Information provided>
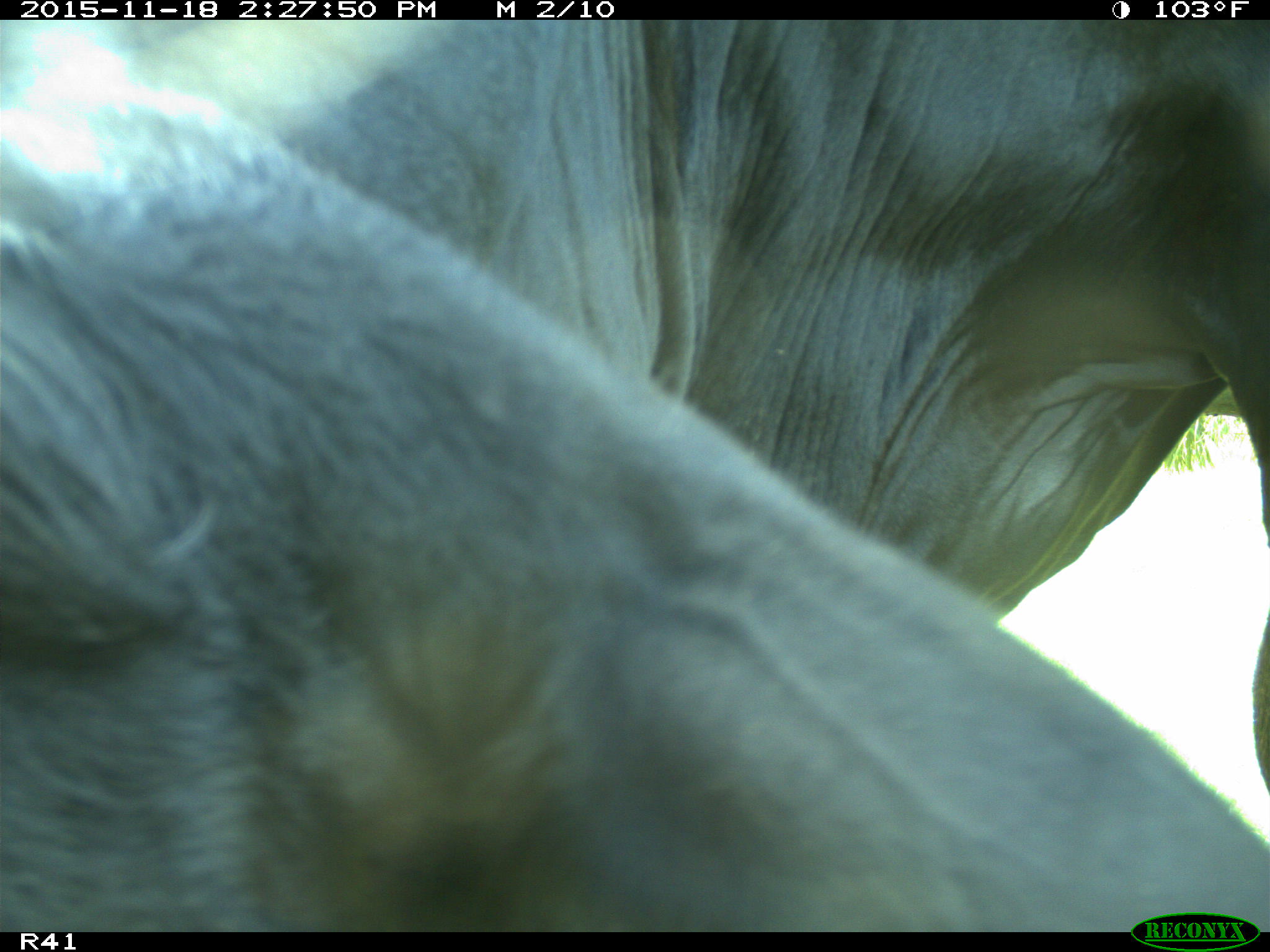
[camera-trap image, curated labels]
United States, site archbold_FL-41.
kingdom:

Directions> Repeat the data word for word, minus any pictures.

Task solution>
[camera-trap image, curated labels]
United States, site archbold_FL-41.
kingdom:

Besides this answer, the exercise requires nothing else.